Sin embargo, el frustrante triunfo de la que ha coordinado la política social de Lula no se traduce en ningún éxito para Serra. Por el contrario, el ex gobernador de Sao Paulo ha sufrido en este proceso comicial una derrota catastrófica si se considera que, en el arranque de las campañas, disponía en los sondeos de 25 por ciento de superioridad con respecto a Rousseff, y en los meses siguientes ese margen desapareció y se convirtió en una desventaja que, según las cifras parciales de ayer, oscila entre 12 y 15 por ciento.

El otro dato importante arrojado por los resultados preliminares es la consolidación de Marina Silva, postulada por el Partido Verde, quien obtenía cerca de 20 por ciento de los sufragios y quien jugará, a no dudarlo, un papel de suma importancia en las negociaciones políticas con miras a la segunda vuelta, a realizarse el 30 de octubre.

Independientemente de lo que ocurra ese día y de que Dilma Rousseff logre sumar a su caudal electoral el 5 por ciento adicional que requiere para convertirse en la sucesora de Lula, es pertinente examinar las razones de la aparente paradoja: que el mandatario más popular y exitoso en la historia de la mayor nación latinoamericana no haya logrado convencer a la mayoría absoluta de los brasileños de la pertinencia de la continuidad.

Un factor importante en este sentido es el creciente descrédito de la clase política, incluido el Partido del Trabajo (PT) del propio Lula, organización que se ha visto sacudida por diversos escándalos. Otro elemento insoslayable es la adversidad de los medios informativos, casi todos en manos de una oligarquía que dista mucho de respaldar la acción gubernamental del actual mandatario, por más que los saldos positivos de los pasados ocho años resulten benéficos también para el empresariado.

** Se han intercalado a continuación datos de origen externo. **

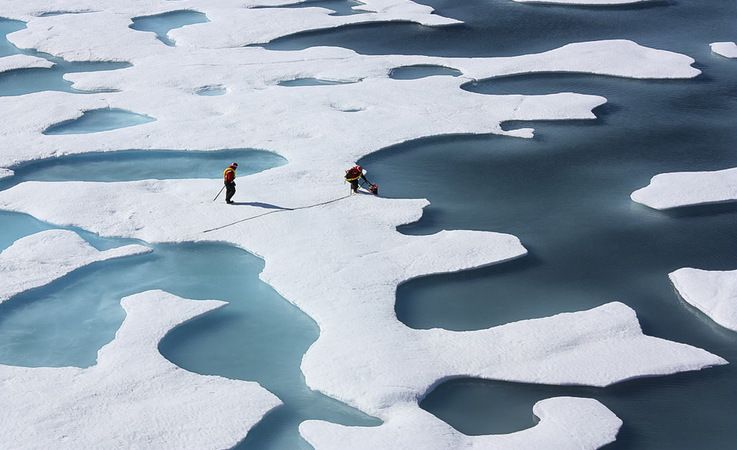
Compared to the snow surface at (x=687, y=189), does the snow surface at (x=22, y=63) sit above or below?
above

Más allá de lo electoral, nadie discute hoy en día que el proyecto de gobierno que encabeza Lula ha transformado para bien al país, el cual ha conseguido disminuir significativamente la pobreza y el desempleo, ha incrementado notablemente la cobertura y la calidad de la educación, ha cancelado su deuda externa pública, ha logrado elevar el poder adquisitivo de la mayoría de la población en más de 50 por ciento (en ese mismo lapso, el indicador correspondiente en México ha sufrido una reducción superior a 40 por ciento) y ha colocado a Brasil como líder regional indiscutible y como un actor de primera importancia en la diplomacia mundial.

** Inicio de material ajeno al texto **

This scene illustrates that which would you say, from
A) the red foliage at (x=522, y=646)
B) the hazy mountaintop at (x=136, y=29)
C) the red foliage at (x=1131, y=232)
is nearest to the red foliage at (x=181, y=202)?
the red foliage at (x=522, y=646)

Acusado de neoliberal y de claudicante desde las izquierdas radicales, despreciado por las clases altas al principio de su gestión por su origen obrero, tolerado sin más remedio por los gobiernos de George W. Bush y de Barack Obama, Lula ha sido, con todo, un estadista ejemplar y visionario, y su desempeño obliga a reflexionar sobre la relevancia personal de los gobernantes en los procesos de desarrollo –o de involución y regresión, como es el caso de México– de un país. Quien lo suceda en el cargo tendrá una enorme herencia que cuidar y, al mismo tiempo, un precedente difícil de superar.